Tínhamos acabado nos conhecer, Catarina e eu, e almoçávamos em Napa, quatro taças mais leve – três e meia, que do Zinfandel não gostei. Ainda ríamos do simpático responsável pela vinícola que defendia a idéia de que uma garrafa de vinho aberta deveria ser consumida naquela mesma noite, no máximo duas depois, e quem não é capaz de fazer isso que beba Bud Light. Foi logo após essa lição que Catarina veio ver minhas anotações: “você está estudando vinhos?” De certa forma sim, mas na verdade só entendo o que escrevo então à medida que nosso guia ia falando eu ia anotando – e bebendo.
Então eu era brasileira, férias na Califórnia, e ela, o que fazia? “Nada. Vou morar na Toscana.”

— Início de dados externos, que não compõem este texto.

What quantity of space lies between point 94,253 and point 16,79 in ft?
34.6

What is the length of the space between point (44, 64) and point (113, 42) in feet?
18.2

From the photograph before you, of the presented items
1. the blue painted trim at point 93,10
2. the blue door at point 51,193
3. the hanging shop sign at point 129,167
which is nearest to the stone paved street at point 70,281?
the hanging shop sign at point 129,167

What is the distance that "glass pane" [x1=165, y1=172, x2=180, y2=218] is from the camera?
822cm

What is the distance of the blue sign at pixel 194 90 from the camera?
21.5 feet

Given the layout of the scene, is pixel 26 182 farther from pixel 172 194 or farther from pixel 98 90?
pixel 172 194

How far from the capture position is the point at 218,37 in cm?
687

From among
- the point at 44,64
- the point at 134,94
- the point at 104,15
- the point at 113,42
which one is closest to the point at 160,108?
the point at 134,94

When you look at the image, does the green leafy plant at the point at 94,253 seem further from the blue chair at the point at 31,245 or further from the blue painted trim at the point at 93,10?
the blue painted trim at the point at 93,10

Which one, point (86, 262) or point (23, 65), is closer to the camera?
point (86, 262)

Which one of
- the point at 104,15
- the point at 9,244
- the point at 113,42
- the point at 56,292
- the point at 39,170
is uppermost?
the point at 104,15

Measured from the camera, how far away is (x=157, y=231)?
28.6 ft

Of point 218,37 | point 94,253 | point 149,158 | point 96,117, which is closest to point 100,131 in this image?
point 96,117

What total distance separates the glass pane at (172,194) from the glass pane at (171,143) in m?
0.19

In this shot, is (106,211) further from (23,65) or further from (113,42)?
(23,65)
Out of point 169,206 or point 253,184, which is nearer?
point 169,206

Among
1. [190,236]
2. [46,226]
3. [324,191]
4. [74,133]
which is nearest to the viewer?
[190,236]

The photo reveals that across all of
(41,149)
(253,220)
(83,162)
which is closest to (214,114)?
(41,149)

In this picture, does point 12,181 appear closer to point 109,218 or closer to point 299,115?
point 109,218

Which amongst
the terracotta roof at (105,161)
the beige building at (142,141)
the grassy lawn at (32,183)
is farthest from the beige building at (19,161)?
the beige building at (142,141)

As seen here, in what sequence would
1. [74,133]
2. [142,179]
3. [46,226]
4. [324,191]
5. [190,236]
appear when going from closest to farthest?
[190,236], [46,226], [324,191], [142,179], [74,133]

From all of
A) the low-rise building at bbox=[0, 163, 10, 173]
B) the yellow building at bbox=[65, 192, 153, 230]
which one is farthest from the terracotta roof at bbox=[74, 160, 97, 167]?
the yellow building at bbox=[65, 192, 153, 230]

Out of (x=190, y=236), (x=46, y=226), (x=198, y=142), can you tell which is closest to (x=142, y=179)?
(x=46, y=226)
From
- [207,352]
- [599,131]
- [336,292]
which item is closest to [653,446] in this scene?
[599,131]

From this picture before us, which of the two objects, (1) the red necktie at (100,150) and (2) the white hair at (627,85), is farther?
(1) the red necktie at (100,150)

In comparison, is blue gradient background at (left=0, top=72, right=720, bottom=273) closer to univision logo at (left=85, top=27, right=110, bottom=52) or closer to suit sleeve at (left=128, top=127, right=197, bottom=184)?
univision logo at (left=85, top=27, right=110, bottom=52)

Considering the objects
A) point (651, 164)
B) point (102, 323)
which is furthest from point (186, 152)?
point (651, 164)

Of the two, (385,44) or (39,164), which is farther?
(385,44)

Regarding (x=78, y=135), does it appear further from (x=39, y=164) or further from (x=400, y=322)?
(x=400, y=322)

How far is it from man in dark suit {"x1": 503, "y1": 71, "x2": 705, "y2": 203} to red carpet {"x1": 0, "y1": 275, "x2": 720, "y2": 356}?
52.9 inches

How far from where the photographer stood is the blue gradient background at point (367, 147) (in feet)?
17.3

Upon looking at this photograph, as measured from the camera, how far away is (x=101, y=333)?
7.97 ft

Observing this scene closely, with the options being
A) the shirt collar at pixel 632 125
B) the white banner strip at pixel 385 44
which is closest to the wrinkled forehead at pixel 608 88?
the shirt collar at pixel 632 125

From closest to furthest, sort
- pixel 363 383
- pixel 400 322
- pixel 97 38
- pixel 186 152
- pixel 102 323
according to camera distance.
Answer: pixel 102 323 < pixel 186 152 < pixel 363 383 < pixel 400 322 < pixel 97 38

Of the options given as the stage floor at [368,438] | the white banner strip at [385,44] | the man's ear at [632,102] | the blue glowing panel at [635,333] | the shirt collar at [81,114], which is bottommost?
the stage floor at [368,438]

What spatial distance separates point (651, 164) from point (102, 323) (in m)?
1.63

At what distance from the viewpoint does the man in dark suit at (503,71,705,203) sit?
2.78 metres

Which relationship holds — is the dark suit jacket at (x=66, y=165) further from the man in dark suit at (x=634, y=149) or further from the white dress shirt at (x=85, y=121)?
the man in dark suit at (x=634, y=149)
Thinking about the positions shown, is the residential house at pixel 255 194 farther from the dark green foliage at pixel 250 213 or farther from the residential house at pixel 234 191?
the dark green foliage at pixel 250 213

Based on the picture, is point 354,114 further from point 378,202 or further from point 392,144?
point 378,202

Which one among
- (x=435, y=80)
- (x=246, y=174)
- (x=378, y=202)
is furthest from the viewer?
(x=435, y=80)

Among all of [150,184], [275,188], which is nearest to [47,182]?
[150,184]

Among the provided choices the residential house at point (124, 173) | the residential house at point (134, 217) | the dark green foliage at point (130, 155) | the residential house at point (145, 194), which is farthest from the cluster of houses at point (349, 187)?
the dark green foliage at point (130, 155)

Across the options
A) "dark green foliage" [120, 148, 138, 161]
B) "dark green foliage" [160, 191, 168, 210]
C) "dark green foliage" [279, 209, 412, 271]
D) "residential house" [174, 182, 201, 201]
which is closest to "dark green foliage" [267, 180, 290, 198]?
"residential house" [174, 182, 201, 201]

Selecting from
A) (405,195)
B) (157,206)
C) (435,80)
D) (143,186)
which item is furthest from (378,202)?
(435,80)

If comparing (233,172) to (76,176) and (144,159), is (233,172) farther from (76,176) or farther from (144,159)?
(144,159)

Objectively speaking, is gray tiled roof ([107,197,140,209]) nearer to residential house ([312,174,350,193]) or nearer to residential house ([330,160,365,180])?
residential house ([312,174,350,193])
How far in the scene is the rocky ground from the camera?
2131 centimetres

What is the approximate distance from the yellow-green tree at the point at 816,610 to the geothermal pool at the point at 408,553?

Saímos andando até a área permitida para cigarros, onde estava Patrycia. Em Wine County se pode beber dentro dos lugares e fumar fora deles, jamais os dois juntos. Patrycia também não fumava, mas ali estava para conversar. Havia tirado três meses dos seus oitenta anos para dar uma voltinha, gostou muito de Salvador e Havana, aquela era a última parada antes de retornar a Sidney, Austrália. Com um inglês enrolado nos contou que viajar era o passatempo preferido dela e do marido, falecido oito meses antes. Passado o luto ela manteve o hábito, é o que gosta de fazer. Agora ia sozinha com seu casaco de nylon branco e cabelos no mesmo tom.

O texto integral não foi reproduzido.